Hello!
I’m writing this from a tired, happy place. Last Wednesday, my team reached another milestone: we hosted Sana’s second annual AI Summit in Stockholm. And it was a big success.
The Summit’s purpose is to explore the impact of AI across disciplines. We host it for around 500 guests at Stockholm’s Eric Ericsonhallen, a beautiful 19th-century (now desacrilised) church modelled on the Pantheon in Rome—creating the perfect contrast between past and future.
End-to-end, the project takes us around 5 months. This year, we wanted to highlight more real-life examples of how AI is being used to solve deep societal problems while still allowing sufficient space for philosophical reflection. We landed on this program:
On the state of AI — Renowned technology analyst Benedict Evans unpacked the past year’s AI trends.
Geoffrey Hinton’s thesis — The world’s most influential computer and cognitive scientist talked about everything from his life as a young researcher and mentoring OpenAI’s former Chief Scientist Ilya Sutskever to his beliefs on AI’s ability to be creative and experience emotions.
On building Sana AI — Sana’s founder and CEO Joel Hellermark shared the biggest lessons from, and plans for, making our AI knowledge assistant universally accessible.
On reimagining medicine Computer scientist and Coursera co-founder Daphne Koller explained how her latest company insitro is using machine learning and data to reimagine medicine and accelerate drug discovery.
Max Tegmark’s thesis — The physicist, AI researcher and NYT-bestselling author who spearheaded last year’s Open Letter on pausing giant AI experiments discussed his views on AI safety, consciousness, meaning, and more.
On cancer treatment and diagnosis — MIT professor Regina Barzilay discussed her latest research into applying machine learning to treat and cure lung cancer more effectively.
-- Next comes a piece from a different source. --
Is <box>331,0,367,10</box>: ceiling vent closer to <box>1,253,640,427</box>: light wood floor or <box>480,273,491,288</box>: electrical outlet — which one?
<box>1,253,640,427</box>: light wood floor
A brilliant computer scientist, Regina was inspired to focus on AI for healthcare after surviving breast cancer in 2014.
On the future of science and knowledge — A fantastic fireside between two highly influential computer scientists Max Jaderberg and Tuomas Sandholm. Max leads the research and development of AlphaFold 3, the revolutionary new AI model capable of predicting the structure and interaction of all life’s molecules. Tuomas is a prolific professor and entrepreneur best-known for building Libratus, the first and only AI to beat top humans at poker.
On the UI for AGI — Nothing’s founder Carl Pei, Spotify’s Co-President Gustav Söderström, and The Browser Company’s CEO Josh Miller explored how we’ll interact with software and hardware once we reach artificial general intelligence.
On alternative intelligence — Bestselling author Jeanette Winterson delivered a beautiful keynote on why AI might just be the making of humanity.
Jeanette’s appearance was a personal highlight for me. I’ve admired her writing for a long time; some of you might even remember the odd reference or two from past posts.
Jeanette has a longstanding interest in technology and AI. Her essay collection 12 Bytes: how artificial intelligence will change the way we live and love has been a critical source of reflection and inspiration as I’ve tried to navigate my way through the AI sector as a non-technical person.
Inviting Jeanette to speak was risky but right. Novelists aren’t the obvious choice for a tech conference, and Jeanette even told us she was surprised that we’d invited her. But that’s why it was so important she was there—to burst the science/engineering bubble and offer a different way in. And boy did she deliver. She concluded the Summit with a 20-minute keynote that sparked joy, laughter, and tears.
Interdisciplinary thinking matters more than ever. If you’re subscribed to Pass It On, hopefully you believe that too. Let’s keep fighting for it together.